If you would rather not provision and operate the backing infrastructure yourself, Catalyst also offers managed services for Pub/Sub, Key/Value, and the Workflow Store. The application-side API is identical either way; only the component declaration changes.

Component lifecycle

Every component moves through three roles:

  • Define. The spec names what the component connects to and how. A type value (for example state.postgresql, pubsub.kafka, secretstores.hashicorp.vault) selects the integration; the rest of the spec carries the connection details and options that integration needs.
  • Scope. The spec lists the App IDs that are allowed to use the component. A component with no listed App IDs is unusable.
  • Bind. At runtime, when a scoped App ID calls a Dapr building-block API, Catalyst resolves the call to the defined component and forwards the request to the backing infrastructure.

Project scoping

Components are project-scoped resources. A component declared in one project is not visible to App IDs in any other project. Projects are the unit of isolation for components, App IDs, and managed services alike. To run the same logical workload across two projects (for example, staging and production), you declare the component twice, once per project, typically with different backing infrastructure behind each.

Scoping to App IDs

The scopes field on a component lists the App IDs that may use it. Scoping serves three purposes:

  • Access control. An App ID that is not listed cannot read from or write to the component, even within the same project.
  • Multi-tenancy. Different App IDs in the same project can point at different infrastructure instances of the same component type (for example, two separate Postgres databases, each scoped to one App ID).
  • Isolation. Sensitive backing infrastructure (a billing database, a secret store) can be kept reachable only by the workloads that need it.

Managed services interact with scopes differently. Enabling Managed Pub/Sub or Managed KV provisions a real component (named pubsub or kvstore) whose scopes field defaults to empty, which is interpreted as every App ID in the project; you can restrict that later through the same component-update flow as any BYO component. The Managed Workflow Store is the exception: it is wired implicitly and is not exposed as a scopable component.

Secret resolution and credentials

Most components carry credentials in their spec: a connection string, an API token, or a private key. Catalyst always handles those through a built-in managed secret store, and you can optionally point it at your own.
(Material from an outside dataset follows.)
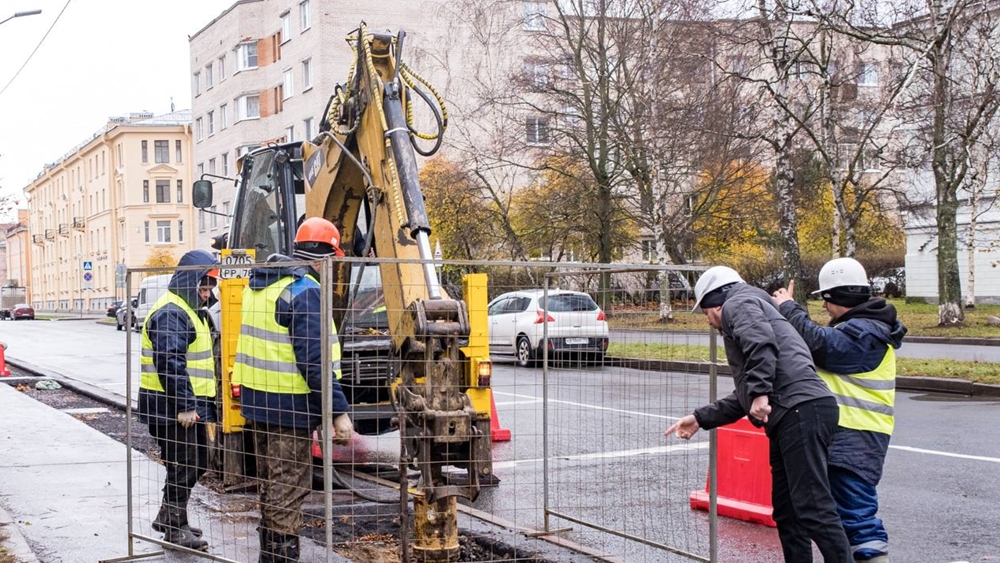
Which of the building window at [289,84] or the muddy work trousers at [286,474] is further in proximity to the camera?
the building window at [289,84]

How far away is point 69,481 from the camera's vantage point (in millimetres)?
9109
Transparent secret extraction. When you create a component, Catalyst inspects the spec against the Dapr component schema for that type. Fields the schema marks as sensitive (passwords, tokens, connection strings) are automatically extracted into a Catalyst-managed secret store before the spec is persisted. Plaintext credentials never land in the control-plane database; the stored spec carries references to the secret store instead. The CLI, console, and diagrid apply flows behave identically.

Bring-your-own secret store. If you already keep credentials in HashiCorp Vault, AWS Secrets Manager, Azure Key Vault, or another secret backend, you can declare it as a secretstores component and reference its keys from other components' specs. Catalyst resolves the reference at runtime through your secret store instead of its own. This is additive to the built-in managed store, not a replacement: the two can coexist within a project.

Operational details (rotation, the per-secret-store metadata, and how to migrate from one approach to the other) live in Manage secrets.

Resiliency at the component boundary

Timeouts, retries, and circuit breakers attach to the edge between an App ID and a component. Catalyst enforces these policies in the runtime, so application code does not have to implement them. See Policies for the concept and diagrid resiliency for the spec.

The supported catalog

Catalyst supports the full set of Dapr components: state stores, pub/sub brokers, bindings, secret stores, configuration stores, conversation providers, and HTTP middleware. The exhaustive list, including the required and optional metadata fields for each type, is in the Components reference.